Chiostro romanico

Chiostro romanico

1892

Scheda

Mario Dagnini (Bologna, 1867 - Bologna, 1925) Chiostro Romanico, 1892. Ubicazione: sconosciuta. Sulla foto è stampato il motto con cui il lavoro fu presentato al concorso Curlandese di Prospettiva del 1892: “Sapere aude[re]”. Il soggetto, scelto dalla Commissione nel febbraio del 1892 richiedeva ai partecipanti la realizzazione di un “Chiostro di stile Romanico disegno all’acquerello colorato” che, sia di formato verticale o orizzontale, doveva avere una superificie di almeno 0,50 m2. La commissione comprendeva tutta l’Accademia con Enrico Panzacchi (1840 - 1904) come presidente e Tito Azzolini come segretario; tra i membri – chiamati ad esprimersi anche sull’Architettura - gli ingegneri Francesco Gualandi (1821 - 1902) e Antonio Zannoni (1833 - 1910), gli scultori Tullo Golfarelli (1852 - 1928), Enrico Barberi (1850 - 1941) e Salvino Salvini (1824 - 1899), e i pittori Silvio Gordini - maestro del Dagnini - Raffaele Faccioli, Giulio Cesare Ferrari, Anacleto Guadagnini, Gaetano Malagodi e Giacomo Lolli. Oltre a Dagnini concorse per il premio anche Ernesto Graziani - fatto rivelato dal ricorso presentato da quest’ultimo contro la decisione della commissione giudicatrice – e che partecipò nascosto dal motto “solitudo beatitudo”.

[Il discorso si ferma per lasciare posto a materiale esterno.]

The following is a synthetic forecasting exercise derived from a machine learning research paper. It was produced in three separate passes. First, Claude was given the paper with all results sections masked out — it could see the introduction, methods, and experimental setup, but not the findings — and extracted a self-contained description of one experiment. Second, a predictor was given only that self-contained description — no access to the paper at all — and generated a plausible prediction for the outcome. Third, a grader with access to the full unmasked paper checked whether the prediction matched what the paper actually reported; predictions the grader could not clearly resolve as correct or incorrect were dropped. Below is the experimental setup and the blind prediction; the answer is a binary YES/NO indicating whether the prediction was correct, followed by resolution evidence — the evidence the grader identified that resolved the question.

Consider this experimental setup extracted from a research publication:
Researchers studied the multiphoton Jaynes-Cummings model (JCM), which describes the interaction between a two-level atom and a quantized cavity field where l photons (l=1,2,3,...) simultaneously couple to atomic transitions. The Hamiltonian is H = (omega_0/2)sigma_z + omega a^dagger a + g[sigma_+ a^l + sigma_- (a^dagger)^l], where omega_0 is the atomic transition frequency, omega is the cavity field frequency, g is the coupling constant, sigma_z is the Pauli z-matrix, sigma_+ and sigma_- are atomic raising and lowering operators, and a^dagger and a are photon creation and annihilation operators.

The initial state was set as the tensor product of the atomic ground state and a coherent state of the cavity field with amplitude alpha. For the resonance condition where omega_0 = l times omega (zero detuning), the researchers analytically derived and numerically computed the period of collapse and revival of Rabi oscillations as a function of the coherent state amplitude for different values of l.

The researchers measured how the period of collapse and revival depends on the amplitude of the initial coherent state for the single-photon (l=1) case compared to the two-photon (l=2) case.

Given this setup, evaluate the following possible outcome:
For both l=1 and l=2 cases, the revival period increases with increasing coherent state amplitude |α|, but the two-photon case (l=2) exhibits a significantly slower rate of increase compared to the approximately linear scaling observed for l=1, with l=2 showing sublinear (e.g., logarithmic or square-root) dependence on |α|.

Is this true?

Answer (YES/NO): NO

La commissione fu effettivamente concorde nel ritenere per molti aspetti gli acquerelli entrambi meritevoli ed entrambi mancanti proprio nella resa prospettica. Se il maggior difetto che si vide nel lavoro di Graziani fu una commistione stilistica non del tutto riuscita, piacque l’effetto scenografico e pittorico suggestivo e personale del lavoro di Dagnini. Se il lavoro di Graziani parve essere ispirato agli esempi del chiostro di San Zeno in Verona e di quello dell’abbazia di Chiaravalle della Colomba, quello di Dagnini è chiaramente ispirato al chiostro del monastero bolognese di Santo Stefano nelle mezze colonne tozze, nella bassa volta a capriate e nell’organizzazione del piano superiore. Il complesso stefaniano d’altronde aleggia anche nel lavoro di Luigi Cavalieri Pace, che dell’opera di Dagnini tiene certo conto. D’altronde in questi anni Santo Stefano era oggetto di numerosi lavori di restituzione e di vero e proprio rifacimento, e mi riferisco in particolare alle ristrutturazioni dell’ingegner Raffaele Faccioli (1836 - 1914) negli anni Ottanta del XIX secolo. Quanto al chiostro, nel 1892 erano ancora visibili le tamponature eliminate solamente con i restauri del 1915. Ormai di primo Novecento il Chiostro romanico di Aosta di Giovanni Masotti (1873 - 1915), donato dalla famiglia ai Musei Comunali di Bologna (MAMbo, Archivio fotografico, scheda 5173) riecheggia quello di Santo Stefano e in modo più severo, più cupo, questo molto decorato di Dagnini. Quanto a Dagnini tornerà al romanico nel 1918, disegnando un reliquiario in tale stile per presentare a Roma i resti del Santo Petronio, reliquario che attualmente li conserva (Un’opera artistica, in “Emporium”, 286, XLVIII, 1918, p. 217).

Isabella Stancari

Testo tratto da: Isabella Stancari, 'Il Primo album fotografico Belluzzi e i pittori bolognesi della Seconda metà del secolo XIX', Bollettino del Museo civico del Risorgimento, Bologna, anno LXIII - LXVI, 2018 – 2020, Bologna, 2022. Bibliografia: ASCBo, Segreteria generale, Carteggio amministrativo, 1892, Tit. XIV Istruzione, Rubrica 5° Arti Belle; ASCBo, Segreteria generale, Carteggio amministrativo, 1893, Tit. XIV Istruzione, Rubrica 5° Arti Belle; Bologna 1981, p. 389; Bologna 2001c, p. 69; Accademia di Belle Arti di Bologna 2012, p. 194.